Scientific classification
- Kingdom: Plantae
- Clade: Tracheophytes
- Clade: Angiosperms
- Clade: Monocots
- Order: Liliales
- Family: Liliaceae
- Subfamily: Lilioideae
- Tribe: Lilieae
- Genus: Fritillaria
- Species: F. biflora
- Variety: F. b. var. ineziana
- Trinomial name: Fritillaria biflora var. ineziana Jeps.
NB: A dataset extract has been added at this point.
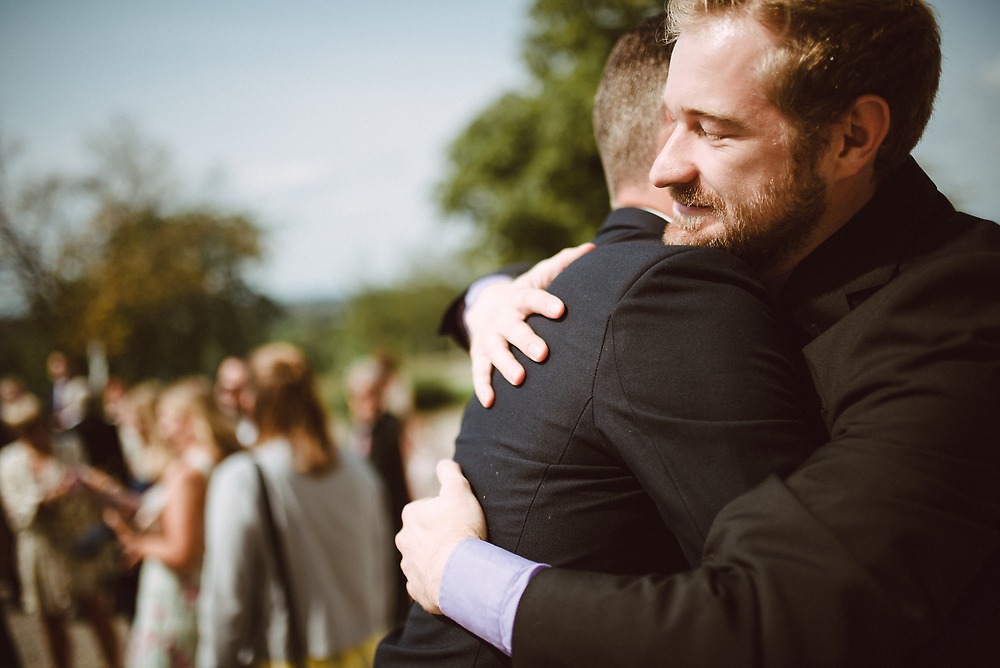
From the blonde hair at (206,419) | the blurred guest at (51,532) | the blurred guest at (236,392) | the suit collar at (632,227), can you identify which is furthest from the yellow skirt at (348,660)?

= Fritillaria biflora var. ineziana =

Variety of flowering plant

Fritillaria biflora var. ineziana, the Hillsborough chocolate lily, is a species of fritillary endemic to San Mateo County, California. It grows on serpentinite in cismontane woodland and valley and foothill grassland at elevations that range from 295 to 525 feet (90 to 160 meters) It is typically found on serpentine soils, and it is defined as a "broad endemic" (5.4/6.2 affinity) where 85-94% of occurrences are expected to occur on ultramafic soils.

==Description==
Fritillaria biflora var. ineziana is a perennial bulbiferous herb growing to a maximum height of 4 to 10 inches tall. The stem is stout and slender and bears 1-2 yellow-green, green-purple, or dark brown flowers that possess an unpleasant odor. The linear oblong leaves are often faintly mottled with yellow. The holotype specimen was collected by Inez Smith on Mar 12, 1914, and it is presently cataloged at the Jepson Herbarium (Specimen number JEPS4952). An isotype exists at the Rancho Santa Ana Botanic Garden Herbarium (Specimen number: RSA279408).

==Distribution==
Fritillaria biflora var. ineziana is endemic to California and only known to occur in the Hillsborough area of San Mateo County in the San Francisco Bay Area. The California Natural Diversity Database only has two known locations of this species - one from the Montara Mountain/San Mateo 7.5 minute USGS quadrangles and the other one from the San Mateo quadrangle.

==Conservation==
The California Native Plant Society ranks F. biflora var. ineziana as a 1B.1 rare plant rank - seriously endangered in California.